Every year, China enforces
a fishing ban of almost four months
to allow populations to replenish.
And Mr. Li's family has a small window
of time left to earn their livelihoods
before typhoon season hits
and the fishing ban starts.
We are going to help them fix their nets
before we set out to fish.
-So you're holding it with your toe?
-Yeah.
-Looks hard work.
-Yeah, looks technical.
Need the same size.
-Right.
-Yup.
I think I'm starting to understand.
When I'd heard about a family
that lives on the ocean in a boat,
I imagined something
more like a houseboat.
But this was a fishing boat
that had been made into a home,
not the other way around.
Tonight, I'll get to learn
more about their livelihoods,
as we sail for a night-fishing adventure.
Mr. Li and his family are heading out
to fish off the coast of Hainan,
southern China.
Joss paper, or spirit money,
is thrown for good luck
and to ensure smooth sailing.
It's a common offering
used in traditional Chinese
ancestral practices.
This overnight trip is a chance
to learn and document
how Tanka people earn their livelihood.
My photography career
was built on ocean conservation.
And oftentimes,
the fisherman is the one
that gets the bad rap in the story.
As I sit and talk to Mr. Li
and the other fishermen,
it gives me an opportunity
to see the industry
more from the individual's perspective.
Their parents and their grandparents
were all fishermen,
and this is the way
that they've been taught.
It's also how they feed their family
and provide an income.
While the men are hard at work
preparing for their night fishing,
the Tanka women
are preparing a unique meal.
Wow, pufferfish for dinner.
Is this a normal meal? Pufferfish?
Special meal.
They're showing me this pufferfish
and I'm thinking to myself,
I'm not sure if I would try this
in a restaurant with a certified chef.
Pufferfish are supposed to have
this incredibly powerful toxin,
and if you eat it,
it shuts down your ability to breathe.
But then they tell me that it's not
actually not the poisonous pufferfish.
Now, I know they spend every day
out in the ocean, and know their fish,
but I'm having a hard time believing them.
So it's ready now,
or she's just doing this for the spikes?
Just the spikes.
There was a lot of meat on that fish,
and she's going to add it
to a rice porridge called congee.
We all just sit on the deck for the meal.
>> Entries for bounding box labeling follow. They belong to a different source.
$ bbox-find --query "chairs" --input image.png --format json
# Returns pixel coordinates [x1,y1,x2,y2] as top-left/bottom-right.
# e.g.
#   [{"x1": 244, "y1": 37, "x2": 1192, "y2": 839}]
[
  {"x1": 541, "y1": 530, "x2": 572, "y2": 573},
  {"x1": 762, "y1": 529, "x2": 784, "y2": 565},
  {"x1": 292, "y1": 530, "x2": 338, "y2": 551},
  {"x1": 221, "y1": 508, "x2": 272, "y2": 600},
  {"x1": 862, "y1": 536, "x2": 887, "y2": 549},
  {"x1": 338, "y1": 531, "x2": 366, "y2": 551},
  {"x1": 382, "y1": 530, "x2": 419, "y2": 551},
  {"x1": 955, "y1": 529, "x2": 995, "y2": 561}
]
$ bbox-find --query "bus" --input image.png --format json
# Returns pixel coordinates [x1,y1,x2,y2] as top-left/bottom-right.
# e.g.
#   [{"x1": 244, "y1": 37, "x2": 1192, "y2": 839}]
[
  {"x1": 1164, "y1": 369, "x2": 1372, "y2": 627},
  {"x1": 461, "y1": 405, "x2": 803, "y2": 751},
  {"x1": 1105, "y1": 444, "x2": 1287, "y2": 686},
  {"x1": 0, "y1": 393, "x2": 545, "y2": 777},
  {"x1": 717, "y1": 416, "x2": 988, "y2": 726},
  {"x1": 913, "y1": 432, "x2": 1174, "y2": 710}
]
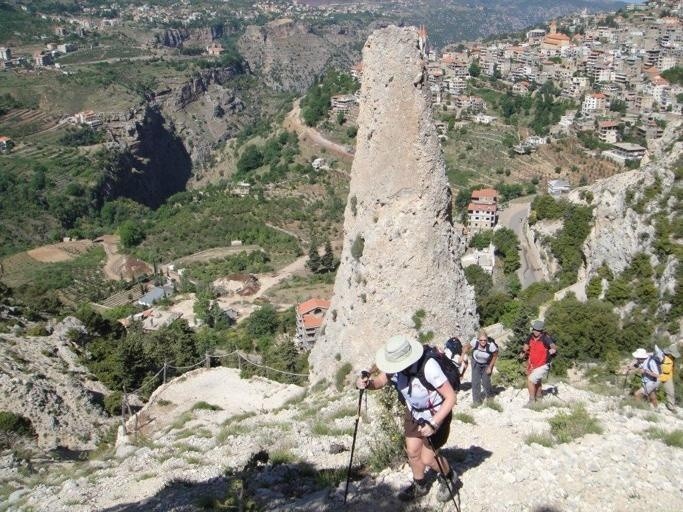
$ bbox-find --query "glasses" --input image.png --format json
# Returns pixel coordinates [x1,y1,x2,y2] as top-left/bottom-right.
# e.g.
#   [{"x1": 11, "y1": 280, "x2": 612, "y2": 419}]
[{"x1": 479, "y1": 339, "x2": 487, "y2": 341}]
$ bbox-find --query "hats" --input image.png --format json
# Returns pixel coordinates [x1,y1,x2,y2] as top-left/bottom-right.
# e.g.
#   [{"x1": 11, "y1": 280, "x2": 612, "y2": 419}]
[
  {"x1": 531, "y1": 320, "x2": 545, "y2": 331},
  {"x1": 374, "y1": 334, "x2": 424, "y2": 374},
  {"x1": 631, "y1": 348, "x2": 650, "y2": 359}
]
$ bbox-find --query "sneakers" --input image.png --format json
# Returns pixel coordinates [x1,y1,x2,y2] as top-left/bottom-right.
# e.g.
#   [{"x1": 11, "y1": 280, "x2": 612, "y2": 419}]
[
  {"x1": 397, "y1": 481, "x2": 428, "y2": 501},
  {"x1": 436, "y1": 466, "x2": 458, "y2": 501}
]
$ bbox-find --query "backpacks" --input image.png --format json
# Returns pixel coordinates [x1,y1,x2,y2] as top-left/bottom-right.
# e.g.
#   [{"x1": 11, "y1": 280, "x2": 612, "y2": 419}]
[
  {"x1": 472, "y1": 337, "x2": 498, "y2": 355},
  {"x1": 645, "y1": 355, "x2": 662, "y2": 376},
  {"x1": 418, "y1": 346, "x2": 462, "y2": 394},
  {"x1": 445, "y1": 337, "x2": 462, "y2": 352}
]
It is good. I like it, yeah.
How important is it to you
your children carry on
traditions of the Danjia?
It's always interesting to see
how a culture has evolved
throughout the years,
and to see where it's going.
It's important for me to document this now
to show that there's a way of life
that these people have been living
for hundreds of years.
After 10 hours, Mr. Li is still hunting
for the perfect fishing spot
by using a sonar-based fish finder.
But night is when the ocean comes alive,
and that's the best time to fish.
It's 2:00 a.m. The crew is all asleep.
We're waiting for the captain
to give word that the fish are here.
When that happens,
it's gonna be absolute chaos.
Everything's gonna
start moving really fast.
So now, we're just waiting for the fish.
This is the moment
everybody's been waiting for.
Everybody's on deck, working.
The big boat's turned off its lights.
There's a small boat
in the center with lights.
Then the big boat is now circling
around it, dragging the net.
Everybody seems to be where they need
to be at exactly the right time,
and everything seems to start to flow.
It's incredible that this many people
can stay organized
and get the 800-meter net
off of the boat all in one go.
By projecting light
at the surface of the water,
we begin to create
a natural food chain reaction
by attracting smaller prey,
which in turn will draw out
a large number of fish.
This is a great opportunity for me
to capture their night fishing action.
But it's high risk.
It's always dangerous
being in the ocean at night,
and to be working on a fishing boat
in this dark, out in the ocean,
with big swell rocking the boat
back and forth,
it takes it up to another level.
If you were to go overboard,
there's a good chance
nobody would ever find you again.
It's incredible to see the efficiency
with which they work,
and to think it's a family operation.
The nets are filled up
with hundreds of kilograms of fish.
It's chaos, so I stand off to the side
and try to document it from a distance.
Last night we caught
over 300 kilograms of fish.
It's been a great experience
being with the Tanka people.
I get to learn about fishing,
but it's more than just a tough job.
This family has hundreds of years
of cultural connection to the ocean.
Mr. Li knows all the islands
offshore of Hainan.
He's the perfect person to suggest
somewhere remote that we can explore.
So he said Jiajing Island is a good place.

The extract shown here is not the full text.